(Captioned web image data)

Content starts

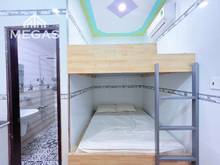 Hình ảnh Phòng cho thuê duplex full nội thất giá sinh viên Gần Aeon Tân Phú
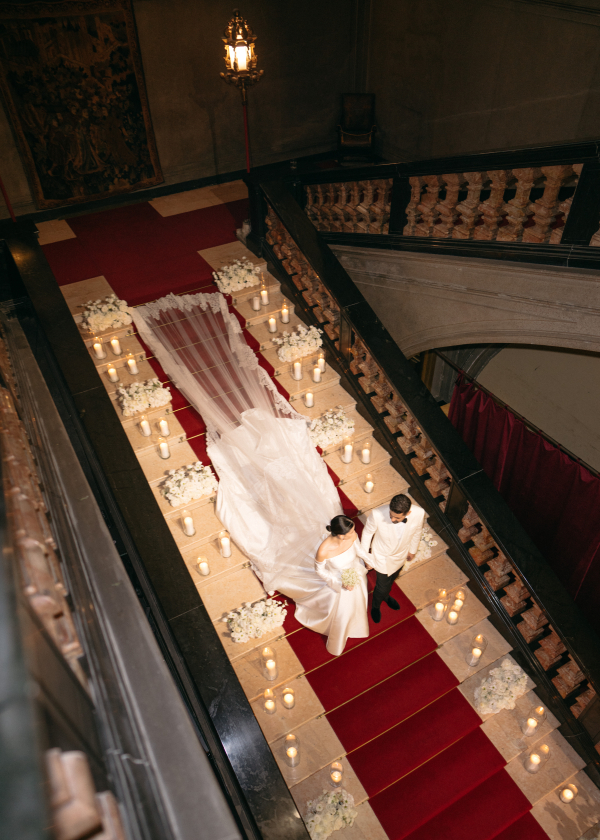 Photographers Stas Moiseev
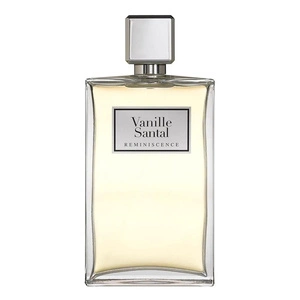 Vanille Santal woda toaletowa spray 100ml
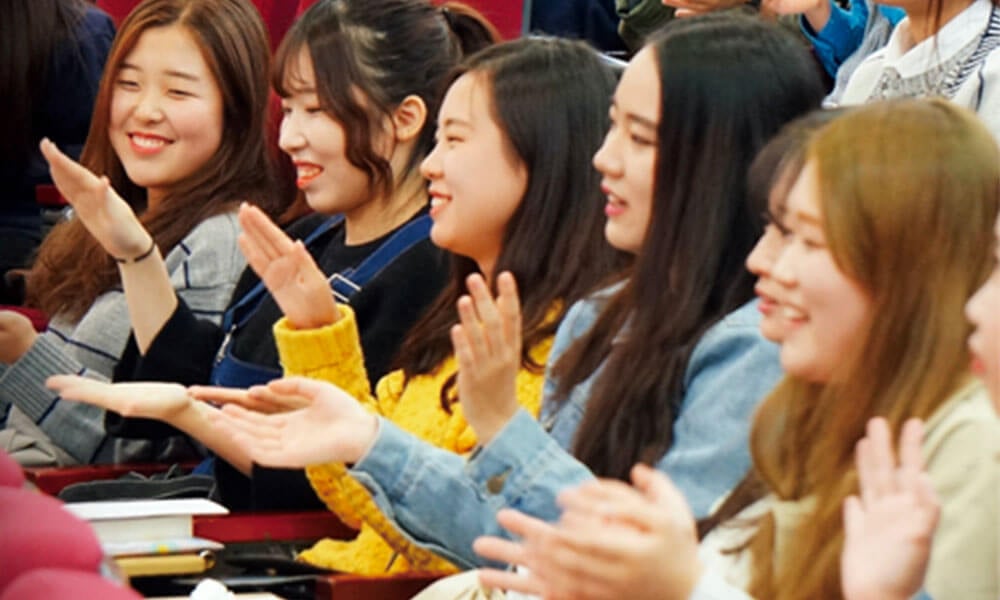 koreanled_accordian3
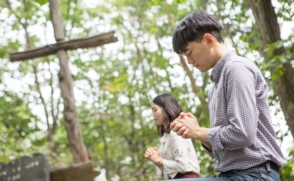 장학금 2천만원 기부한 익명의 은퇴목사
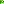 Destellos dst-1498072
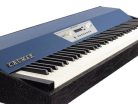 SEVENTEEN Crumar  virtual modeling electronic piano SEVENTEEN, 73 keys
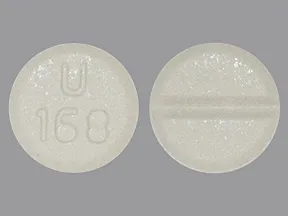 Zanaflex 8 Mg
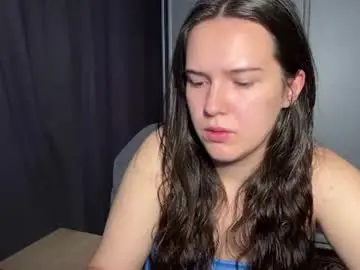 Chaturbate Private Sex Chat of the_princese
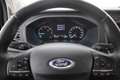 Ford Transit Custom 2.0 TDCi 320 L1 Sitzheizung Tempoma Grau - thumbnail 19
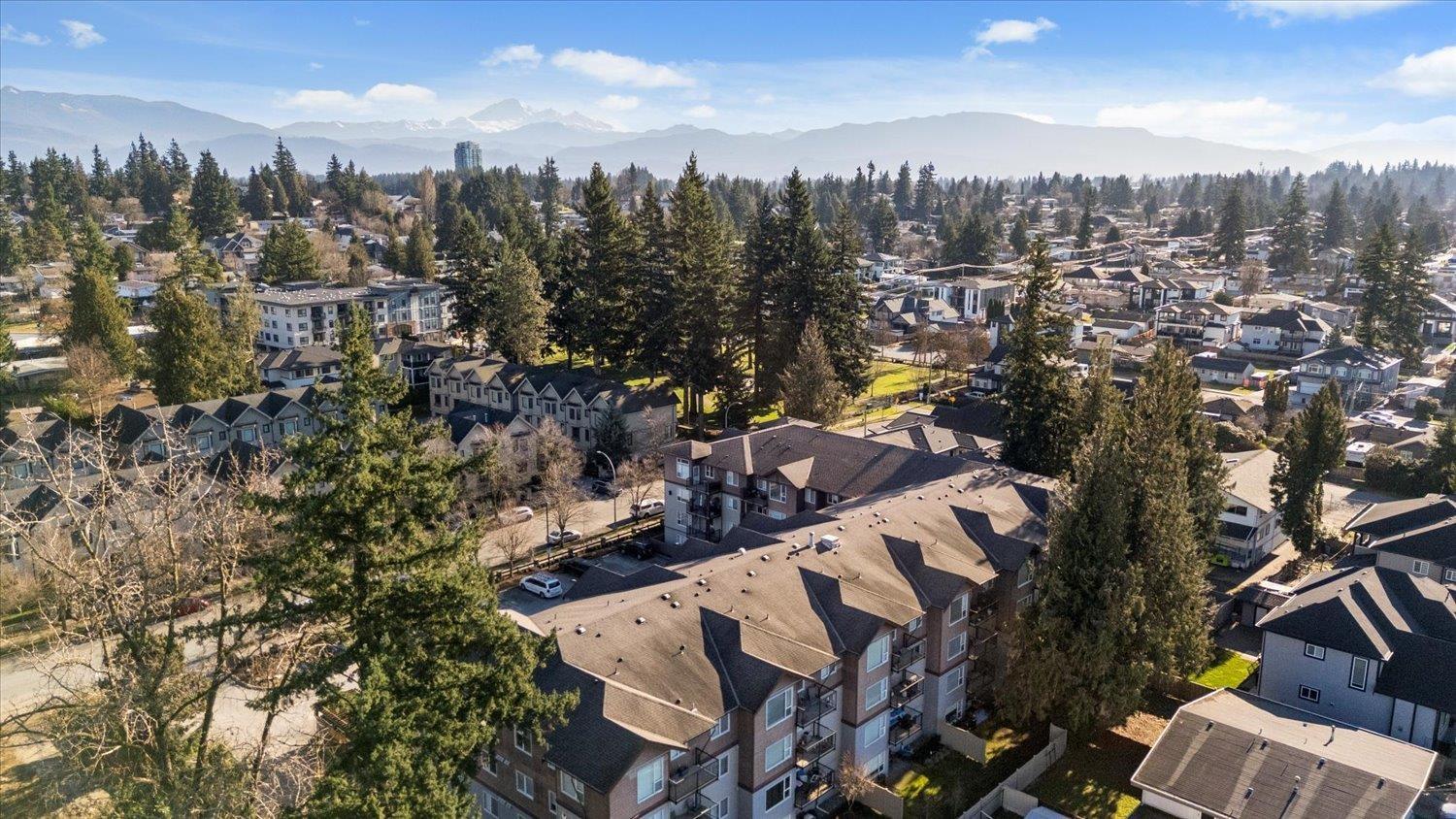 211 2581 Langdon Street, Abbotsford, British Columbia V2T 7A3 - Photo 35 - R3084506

Content ends
Content starts

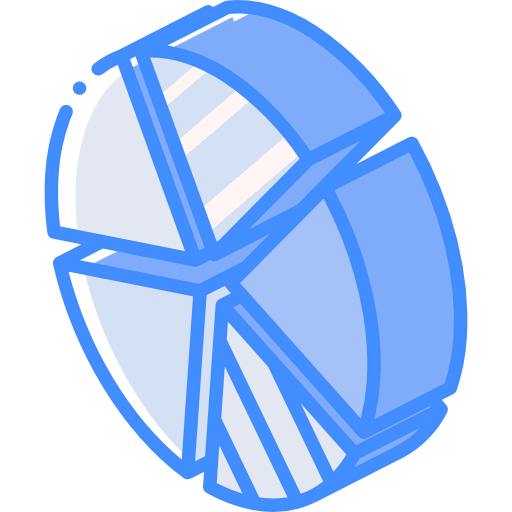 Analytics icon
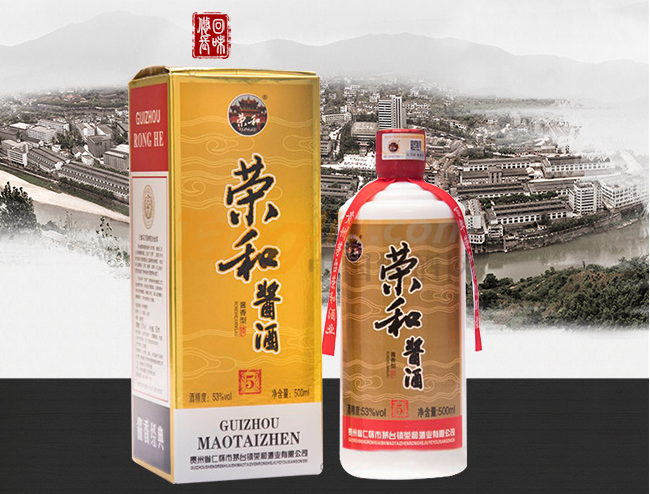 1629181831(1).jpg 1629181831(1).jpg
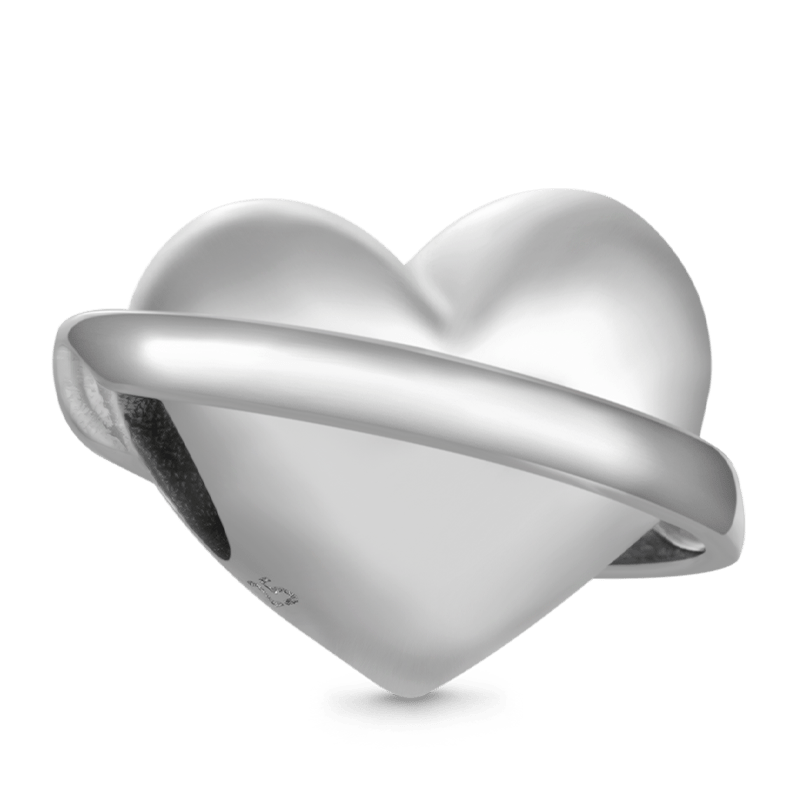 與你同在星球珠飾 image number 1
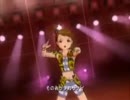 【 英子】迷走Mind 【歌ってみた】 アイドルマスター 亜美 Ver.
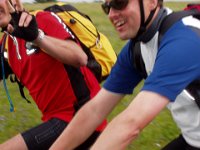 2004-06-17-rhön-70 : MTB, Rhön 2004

Content ends

What the exercise asks: Reproduce the rows from the one containing "Hình ảnh Phòng" through the one containing "211 2581 Langdon", keeping only their text and omitting the pictures.

Finished task:
 Hình ảnh Phòng cho thuê duplex full nội thất giá sinh viên Gần Aeon Tân Phú
 Photographers Stas Moiseev
 Vanille Santal woda toaletowa spray 100ml
 koreanled_accordian3
 장학금 2천만원 기부한 익명의 은퇴목사
 Destellos dst-1498072
 SEVENTEEN Crumar  virtual modeling electronic piano SEVENTEEN, 73 keys
 Zanaflex 8 Mg
 Chaturbate Private Sex Chat of the_princese
 Ford Transit Custom 2.0 TDCi 320 L1 Sitzheizung Tempoma Grau - thumbnail 19
 211 2581 Langdon Street, Abbotsford, British Columbia V2T 7A3 - Photo 35 - R3084506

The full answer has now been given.